## TEXTO FORNECIDO
3- Havendo o recurso
prosseguido, cumpre então conhecer do seu mérito.
Antes, porém não deverá
deixar de sublinhar-se que outros obstáculos processuais se não levantam a
esse conhecimento. Com efeito, o recurso foi tempestivamente apresentado; e,
além disso, tratando-se de um recurso interposto ao abrigo do artigo 70º, nº 1,
alínea b), da Lei do Tribunal
Constitucional, encontram-se preenchidos os seus pressupostos específicos.
Na verdade - e agora pelo
que toca, mais concretamente, ao segundo dos aspectos referidos, é indiscutível
que a recorrente suscitou oportunamente a questão de inconstitucionalidade que
pretendeu ver reexaminada por este Tribunal (pois que o fez com anterioridade
ao despacho impugnado do Exmo Presidente da Relação de Lisboa, e precisamente
no auto de interrogatório, ou audiência, que, nos termos do artigo 42ºnº 1, do
Decreto-Lei nº 437/75, teve lugar antes da emissão de tal despacho); por outro
lado, é seguro que do mesmo despacho não cabia qualquer recurso ordinário (cf.
artigo 26°, nº 3, do Decreto-Lei nº 437/75). A admissibilidade do recurso e a
legitimidade da recorrente para interpô-lo [citado artigo 70º, nº 1, alínea b), e ainda artigos 70º, n° 2, e 72º, nº 2, da Lei do
Tribunal Constitucional] acham-se, pois, plenamente asseguradas.

## TAREFAS
a: Segundo o texto fornecido, ao abrigo de que disposição legal foi interposto o recurso?
b: Filtre as entradas e copie cada linha que contenha a palavra "collar".
O texto e as entradas têm origens distintas.

## INFORMAÇÃO REGISTADA
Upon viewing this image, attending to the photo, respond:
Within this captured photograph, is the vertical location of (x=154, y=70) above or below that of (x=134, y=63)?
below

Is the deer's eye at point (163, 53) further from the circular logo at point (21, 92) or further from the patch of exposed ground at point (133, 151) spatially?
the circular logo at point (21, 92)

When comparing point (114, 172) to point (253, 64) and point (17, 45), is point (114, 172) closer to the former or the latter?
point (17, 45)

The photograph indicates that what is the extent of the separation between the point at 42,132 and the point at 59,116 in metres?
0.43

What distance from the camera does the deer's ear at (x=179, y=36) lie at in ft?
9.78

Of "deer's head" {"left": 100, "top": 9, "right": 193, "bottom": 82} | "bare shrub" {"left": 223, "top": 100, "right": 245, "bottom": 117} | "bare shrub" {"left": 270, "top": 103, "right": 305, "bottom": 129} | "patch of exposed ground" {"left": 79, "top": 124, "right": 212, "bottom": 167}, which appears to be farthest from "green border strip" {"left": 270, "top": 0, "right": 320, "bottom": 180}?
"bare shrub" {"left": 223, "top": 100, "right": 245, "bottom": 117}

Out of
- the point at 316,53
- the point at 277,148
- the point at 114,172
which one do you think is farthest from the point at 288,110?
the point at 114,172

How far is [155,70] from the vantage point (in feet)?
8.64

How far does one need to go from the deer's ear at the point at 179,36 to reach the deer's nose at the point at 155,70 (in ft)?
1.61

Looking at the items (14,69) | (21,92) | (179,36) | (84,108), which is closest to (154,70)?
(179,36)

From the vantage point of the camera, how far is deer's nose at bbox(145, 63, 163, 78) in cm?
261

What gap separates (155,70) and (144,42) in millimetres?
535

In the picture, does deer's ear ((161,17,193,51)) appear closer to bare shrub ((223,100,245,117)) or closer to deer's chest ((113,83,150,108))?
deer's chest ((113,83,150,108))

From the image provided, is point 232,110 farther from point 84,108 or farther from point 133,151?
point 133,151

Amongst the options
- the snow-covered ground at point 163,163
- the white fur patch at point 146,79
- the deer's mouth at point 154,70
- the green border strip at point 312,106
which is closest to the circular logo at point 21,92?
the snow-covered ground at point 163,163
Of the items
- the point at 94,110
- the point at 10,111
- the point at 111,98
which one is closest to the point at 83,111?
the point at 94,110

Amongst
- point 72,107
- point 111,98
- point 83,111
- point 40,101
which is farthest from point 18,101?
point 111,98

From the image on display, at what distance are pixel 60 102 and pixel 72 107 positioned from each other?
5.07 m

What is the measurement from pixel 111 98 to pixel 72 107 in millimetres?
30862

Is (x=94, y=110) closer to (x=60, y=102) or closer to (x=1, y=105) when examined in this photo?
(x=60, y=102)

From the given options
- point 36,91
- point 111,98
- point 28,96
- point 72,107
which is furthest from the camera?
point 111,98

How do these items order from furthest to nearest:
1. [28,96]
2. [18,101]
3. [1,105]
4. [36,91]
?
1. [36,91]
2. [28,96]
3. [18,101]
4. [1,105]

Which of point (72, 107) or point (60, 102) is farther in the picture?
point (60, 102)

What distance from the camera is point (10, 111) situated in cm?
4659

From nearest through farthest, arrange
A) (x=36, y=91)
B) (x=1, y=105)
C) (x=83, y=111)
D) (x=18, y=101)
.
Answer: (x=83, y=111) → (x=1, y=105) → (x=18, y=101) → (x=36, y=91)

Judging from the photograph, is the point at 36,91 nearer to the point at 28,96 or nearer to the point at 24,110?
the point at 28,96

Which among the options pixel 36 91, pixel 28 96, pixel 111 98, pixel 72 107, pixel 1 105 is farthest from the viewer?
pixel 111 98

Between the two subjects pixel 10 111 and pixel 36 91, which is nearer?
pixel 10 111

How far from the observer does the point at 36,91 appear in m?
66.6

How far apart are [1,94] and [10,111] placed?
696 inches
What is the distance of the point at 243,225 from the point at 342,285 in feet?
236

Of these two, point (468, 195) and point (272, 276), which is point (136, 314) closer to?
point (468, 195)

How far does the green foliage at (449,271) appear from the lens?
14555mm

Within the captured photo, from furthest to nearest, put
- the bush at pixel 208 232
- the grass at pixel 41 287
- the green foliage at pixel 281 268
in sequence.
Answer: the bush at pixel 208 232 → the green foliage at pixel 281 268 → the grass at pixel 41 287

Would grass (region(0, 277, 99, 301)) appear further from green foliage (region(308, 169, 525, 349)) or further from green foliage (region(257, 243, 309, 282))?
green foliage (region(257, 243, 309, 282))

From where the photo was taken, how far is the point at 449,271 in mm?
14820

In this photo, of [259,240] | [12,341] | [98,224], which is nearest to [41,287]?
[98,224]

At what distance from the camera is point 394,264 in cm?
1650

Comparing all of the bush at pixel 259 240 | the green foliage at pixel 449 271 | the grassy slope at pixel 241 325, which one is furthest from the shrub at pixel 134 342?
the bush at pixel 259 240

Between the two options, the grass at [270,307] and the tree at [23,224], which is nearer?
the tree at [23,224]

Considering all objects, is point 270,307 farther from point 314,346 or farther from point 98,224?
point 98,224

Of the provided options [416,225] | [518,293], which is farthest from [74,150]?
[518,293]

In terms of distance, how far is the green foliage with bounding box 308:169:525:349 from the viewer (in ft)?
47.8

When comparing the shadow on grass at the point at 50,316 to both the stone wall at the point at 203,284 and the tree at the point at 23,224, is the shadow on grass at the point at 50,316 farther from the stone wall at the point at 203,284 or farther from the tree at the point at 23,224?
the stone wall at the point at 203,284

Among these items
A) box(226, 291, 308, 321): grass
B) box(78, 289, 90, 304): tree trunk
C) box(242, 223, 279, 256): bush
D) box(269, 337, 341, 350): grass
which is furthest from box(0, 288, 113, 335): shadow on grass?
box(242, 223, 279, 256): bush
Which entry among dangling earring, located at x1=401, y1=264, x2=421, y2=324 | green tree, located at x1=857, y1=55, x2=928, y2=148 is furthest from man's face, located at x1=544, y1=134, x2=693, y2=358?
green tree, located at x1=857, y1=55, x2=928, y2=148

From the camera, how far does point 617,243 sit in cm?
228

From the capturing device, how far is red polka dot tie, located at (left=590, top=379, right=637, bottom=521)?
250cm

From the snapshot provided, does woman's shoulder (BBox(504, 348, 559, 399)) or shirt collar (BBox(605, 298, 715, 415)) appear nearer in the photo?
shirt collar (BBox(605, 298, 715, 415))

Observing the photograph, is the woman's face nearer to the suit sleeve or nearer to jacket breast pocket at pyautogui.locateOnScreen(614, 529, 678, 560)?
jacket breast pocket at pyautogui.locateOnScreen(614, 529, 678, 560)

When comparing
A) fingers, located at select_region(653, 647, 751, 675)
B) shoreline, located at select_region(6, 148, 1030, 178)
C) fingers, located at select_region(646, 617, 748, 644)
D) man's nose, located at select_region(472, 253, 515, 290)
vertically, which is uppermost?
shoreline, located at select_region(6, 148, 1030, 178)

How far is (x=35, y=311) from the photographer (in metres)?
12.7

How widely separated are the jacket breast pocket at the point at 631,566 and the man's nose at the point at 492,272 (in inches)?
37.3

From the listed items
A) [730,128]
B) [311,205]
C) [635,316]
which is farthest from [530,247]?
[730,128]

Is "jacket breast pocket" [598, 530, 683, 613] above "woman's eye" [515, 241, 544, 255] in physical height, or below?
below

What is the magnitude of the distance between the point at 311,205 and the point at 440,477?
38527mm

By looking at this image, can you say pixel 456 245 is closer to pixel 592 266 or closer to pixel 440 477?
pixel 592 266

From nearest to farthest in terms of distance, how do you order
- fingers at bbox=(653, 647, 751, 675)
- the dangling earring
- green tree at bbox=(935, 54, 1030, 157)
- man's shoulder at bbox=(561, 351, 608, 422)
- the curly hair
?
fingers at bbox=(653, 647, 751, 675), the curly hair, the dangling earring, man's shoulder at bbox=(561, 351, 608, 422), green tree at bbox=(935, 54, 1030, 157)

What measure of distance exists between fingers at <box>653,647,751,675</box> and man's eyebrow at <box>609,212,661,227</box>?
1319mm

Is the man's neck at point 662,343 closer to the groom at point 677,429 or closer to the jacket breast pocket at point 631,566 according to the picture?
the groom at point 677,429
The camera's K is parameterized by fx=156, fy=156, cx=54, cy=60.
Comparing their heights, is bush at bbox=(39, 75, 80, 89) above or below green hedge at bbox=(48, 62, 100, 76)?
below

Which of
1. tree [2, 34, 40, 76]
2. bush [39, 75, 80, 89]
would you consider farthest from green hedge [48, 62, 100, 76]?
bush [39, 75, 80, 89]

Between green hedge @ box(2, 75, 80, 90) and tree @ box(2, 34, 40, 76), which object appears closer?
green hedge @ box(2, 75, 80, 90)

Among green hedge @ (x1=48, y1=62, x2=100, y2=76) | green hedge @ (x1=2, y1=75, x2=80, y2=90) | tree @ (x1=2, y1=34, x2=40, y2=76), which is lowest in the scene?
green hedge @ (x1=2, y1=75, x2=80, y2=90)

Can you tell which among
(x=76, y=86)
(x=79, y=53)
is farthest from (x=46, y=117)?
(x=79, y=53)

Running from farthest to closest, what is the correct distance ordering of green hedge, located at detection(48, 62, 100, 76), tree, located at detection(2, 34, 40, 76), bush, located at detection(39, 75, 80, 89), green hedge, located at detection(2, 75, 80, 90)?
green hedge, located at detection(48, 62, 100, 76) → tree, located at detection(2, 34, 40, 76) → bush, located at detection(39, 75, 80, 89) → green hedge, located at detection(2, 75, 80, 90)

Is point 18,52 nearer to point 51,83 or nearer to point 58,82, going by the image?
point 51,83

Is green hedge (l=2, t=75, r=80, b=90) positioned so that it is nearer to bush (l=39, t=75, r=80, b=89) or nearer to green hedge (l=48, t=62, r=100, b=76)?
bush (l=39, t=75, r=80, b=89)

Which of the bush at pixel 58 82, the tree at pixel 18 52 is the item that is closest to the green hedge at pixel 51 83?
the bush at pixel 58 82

## RESPOSTAS POR TAREFA
a: Ao abrigo do artigo 70º, nº 1, alínea b), da Lei do Tribunal Constitucional.

b:
From the snapshot provided, does woman's shoulder (BBox(504, 348, 559, 399)) or shirt collar (BBox(605, 298, 715, 415)) appear nearer in the photo?
shirt collar (BBox(605, 298, 715, 415))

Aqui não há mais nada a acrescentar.